1 KECURIGAAN SANG IBU

Gadis cantik bertubuh tinggi itu berlari secepat yang dia bisa. Tubuhnya yang terlatih dengan baik karena ekskul taekwondo yang ditekuninya memungkinkannya memaksa diri bergerak cepat, meski berlari dari sekolah ke rumahnya jelas bukanlah hal yang ringan.

Kemeja putihnya sudah basah oleh keringat, sementara rok abu-abunya sudah bergeser di pinggangnya yang ramping. Resleting yang harusnya di belakang kini sudah pindah di depan perutnya. Namun, Anita, gadis itu, tidak peduli. Dia harus segera tiba dirumahnya.

Sayang, apa yang ditakutkannya benar-benar menjadi kenyataan.

Saat dia berhenti berlari dan berdiri dengan tubuh gemetar di pekarangan rumahnya, dilihatnya beberapa orang berkerumun dengan wajah suram. Sang ibu sedang menangis histeris sambil memeluk sosok gempal yang terbaring di atas brankar yang baru keluar dari mobil jenazah yang tadi dia lihat melintasinya di jalan. Sosok gempal yang terbujur kaku itu adalah pria idolanya, ayahnya tercinta. Di bagian lain halaman rumah, adik laki-laki Anita, Aiden, terlihat berdiri memandang tubuh tak bernyawa ayahnya dengan tatapan kosong.

Beberapa saat membeku, Anita pun tak mampu lagi bertahan. Pandangan matanya mengabur, dan segala sesuatunya menghilang dalam gelap saat tubuhnya luruh ke tanah dibarengi jeritan sang ibu dan beberapa orang lain.

Empat tahun kemudian.

Anita meletakkan dokumen terakhir yang sudah selesai disortirnya di atas meja, lalu dengan gerakan sigap dia merapikan kertas-kertas yang berserakan dan mengumpulkannya menjadi satu dalam sebuah file keeper plastik agar rapi. Sekali lagi dia mengecek semua pekerjaan yang sudah selesai, lalu menutup komputernya.

Dilihatnya jam dinding bundar berwarna putih dengan lis emas sekeliling lingkarannya yang menunjukkan pukul 17.30 WIB sore, dan dia mendesah letih.

Empat tahun sudah berlalu, dan dia masih terus merasakan kehilangan yang sama di jiwanya. Ayahnya, sosok yang sangat dia cintai, yang selalu menyemangatinya, mendukung semua keputusannya meski terkadang salah, dan selalu menyediakan pundaknya saat untuk pertama kalinya Anita menangis karena putus cinta di usia remaja. Bukan hal mudah untuk bangkit setelah kepergiaan beliau yang mendadak.

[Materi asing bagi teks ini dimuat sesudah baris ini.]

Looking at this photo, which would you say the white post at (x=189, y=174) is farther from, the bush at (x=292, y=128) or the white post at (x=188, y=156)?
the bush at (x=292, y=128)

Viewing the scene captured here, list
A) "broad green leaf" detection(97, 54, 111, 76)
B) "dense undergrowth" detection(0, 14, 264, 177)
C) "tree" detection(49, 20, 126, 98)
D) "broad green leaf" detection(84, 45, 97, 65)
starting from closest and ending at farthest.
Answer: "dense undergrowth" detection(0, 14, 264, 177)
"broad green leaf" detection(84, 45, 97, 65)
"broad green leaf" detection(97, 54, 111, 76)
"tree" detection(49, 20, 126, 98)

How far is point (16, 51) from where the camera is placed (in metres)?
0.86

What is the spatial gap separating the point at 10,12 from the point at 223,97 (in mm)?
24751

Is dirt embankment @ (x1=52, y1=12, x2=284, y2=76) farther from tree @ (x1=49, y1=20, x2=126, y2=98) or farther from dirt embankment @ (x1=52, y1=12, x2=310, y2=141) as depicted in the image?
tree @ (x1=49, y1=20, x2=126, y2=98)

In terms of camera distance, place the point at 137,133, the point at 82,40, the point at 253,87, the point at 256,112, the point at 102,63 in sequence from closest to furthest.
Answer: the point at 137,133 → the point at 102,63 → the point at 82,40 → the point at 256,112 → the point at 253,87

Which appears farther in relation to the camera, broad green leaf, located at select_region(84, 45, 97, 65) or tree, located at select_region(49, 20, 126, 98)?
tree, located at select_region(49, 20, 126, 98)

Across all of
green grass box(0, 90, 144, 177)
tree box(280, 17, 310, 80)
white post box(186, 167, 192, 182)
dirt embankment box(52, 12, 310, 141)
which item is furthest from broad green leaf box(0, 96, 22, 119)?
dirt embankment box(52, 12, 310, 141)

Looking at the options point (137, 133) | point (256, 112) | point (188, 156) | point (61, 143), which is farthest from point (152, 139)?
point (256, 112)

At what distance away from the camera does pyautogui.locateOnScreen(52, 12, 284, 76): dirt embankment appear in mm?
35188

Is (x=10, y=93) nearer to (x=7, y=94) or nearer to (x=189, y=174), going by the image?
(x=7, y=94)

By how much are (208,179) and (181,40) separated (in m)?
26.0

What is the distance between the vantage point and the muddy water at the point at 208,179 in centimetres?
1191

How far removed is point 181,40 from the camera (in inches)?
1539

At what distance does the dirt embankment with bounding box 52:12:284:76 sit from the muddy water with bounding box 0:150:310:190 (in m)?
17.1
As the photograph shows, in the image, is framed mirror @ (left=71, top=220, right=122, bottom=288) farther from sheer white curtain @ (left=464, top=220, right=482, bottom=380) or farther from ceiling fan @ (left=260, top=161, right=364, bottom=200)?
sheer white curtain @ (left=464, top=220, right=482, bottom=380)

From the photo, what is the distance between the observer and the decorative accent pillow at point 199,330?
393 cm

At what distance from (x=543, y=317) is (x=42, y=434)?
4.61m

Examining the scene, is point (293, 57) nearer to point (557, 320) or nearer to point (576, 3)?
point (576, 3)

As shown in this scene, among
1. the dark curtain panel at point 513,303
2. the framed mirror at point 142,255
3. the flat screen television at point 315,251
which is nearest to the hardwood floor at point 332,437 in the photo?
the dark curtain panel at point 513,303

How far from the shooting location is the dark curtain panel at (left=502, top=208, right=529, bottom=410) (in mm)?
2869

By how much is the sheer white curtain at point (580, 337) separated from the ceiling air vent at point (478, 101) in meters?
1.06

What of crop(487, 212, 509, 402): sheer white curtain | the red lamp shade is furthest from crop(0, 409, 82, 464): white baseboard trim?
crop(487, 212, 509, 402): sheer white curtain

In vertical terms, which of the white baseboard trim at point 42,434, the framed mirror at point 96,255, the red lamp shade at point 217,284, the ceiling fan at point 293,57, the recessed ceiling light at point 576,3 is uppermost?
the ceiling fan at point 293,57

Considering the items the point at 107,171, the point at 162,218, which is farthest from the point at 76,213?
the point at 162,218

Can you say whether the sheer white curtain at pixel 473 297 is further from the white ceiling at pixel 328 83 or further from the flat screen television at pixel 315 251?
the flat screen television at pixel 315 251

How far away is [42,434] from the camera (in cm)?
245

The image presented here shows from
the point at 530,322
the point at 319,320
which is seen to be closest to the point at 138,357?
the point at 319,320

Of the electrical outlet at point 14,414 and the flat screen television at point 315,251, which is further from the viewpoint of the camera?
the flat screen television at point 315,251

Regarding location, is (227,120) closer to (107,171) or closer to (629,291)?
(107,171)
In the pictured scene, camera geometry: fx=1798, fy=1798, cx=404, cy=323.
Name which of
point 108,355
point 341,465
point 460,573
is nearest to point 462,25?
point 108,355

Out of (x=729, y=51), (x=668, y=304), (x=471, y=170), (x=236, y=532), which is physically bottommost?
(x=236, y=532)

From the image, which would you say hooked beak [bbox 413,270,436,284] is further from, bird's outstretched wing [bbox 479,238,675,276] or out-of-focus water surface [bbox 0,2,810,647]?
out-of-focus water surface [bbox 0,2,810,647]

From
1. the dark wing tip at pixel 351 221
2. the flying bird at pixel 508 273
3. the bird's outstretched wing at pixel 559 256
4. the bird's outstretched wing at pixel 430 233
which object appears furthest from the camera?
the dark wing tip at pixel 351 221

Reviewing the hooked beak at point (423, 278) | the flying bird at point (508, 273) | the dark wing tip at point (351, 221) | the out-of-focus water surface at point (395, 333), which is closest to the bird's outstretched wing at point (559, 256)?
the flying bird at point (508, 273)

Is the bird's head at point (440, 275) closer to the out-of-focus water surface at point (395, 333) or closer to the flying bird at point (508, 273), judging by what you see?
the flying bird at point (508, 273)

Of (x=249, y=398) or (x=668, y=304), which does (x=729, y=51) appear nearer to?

Hari ini adalah peringatan kematian ayahnya, tetapi Anita menghabiskan seluruh waktunya untuk bekerja. Perasaan sakit karena kehilangan sang ayah membuatnya segan untuk pulang. Menghabiskan waktunya dengan bekerja mencari nafkah bagi ibu dan adik semata wayangnya adalah cara yang dia pilih untuk mengalihkan pikirannya dari rasa kehilangan itu. Meski untuk gadis semuda dia, beban yang harus ditanggungnya sama sekali tidak ringan.

Mau bagaimana lagi? Sejak kematian ayahnya, otomatis tanggung jawab sebagai kepala keluarga berpindah padanya sebagai anak tertua, bukan?

Ibunya adalah seorang ibu rumah tangga biasa yang tidak memiliki keahlian sama sekali dalam bekerja. Adik laki-lakinya, malah tenggelam dalam dunianya sendiri yang begitu suram. Anita selalu tahu kalau Aiden menyalahkan dirinya sendiri untuk apa yang menimpa ayah mereka, meski entah untuk alasan apa.

Saat ini Anita meneruskan kuliahnya sambil bekerja untuk menambah penghasilan sebagai asisten pribadi bagi seorang pria berkarisma, Samudra Buana, mantan murid ayah Anita saat beliau masih mengajar. Samudralah yang sejak awal menawarkan agar Anita bisa bekerja sambil kuliah di tempatnya, dan bantuannya itu sangat berarti bagi Anita dan keluarganya.

Bahkan lebih dari itu.

Pandangan Anita beralih dari jam dinding ke arah Samudra yang masih tampak tekun dengan pekerjaannya. Dia tersenyum kecil.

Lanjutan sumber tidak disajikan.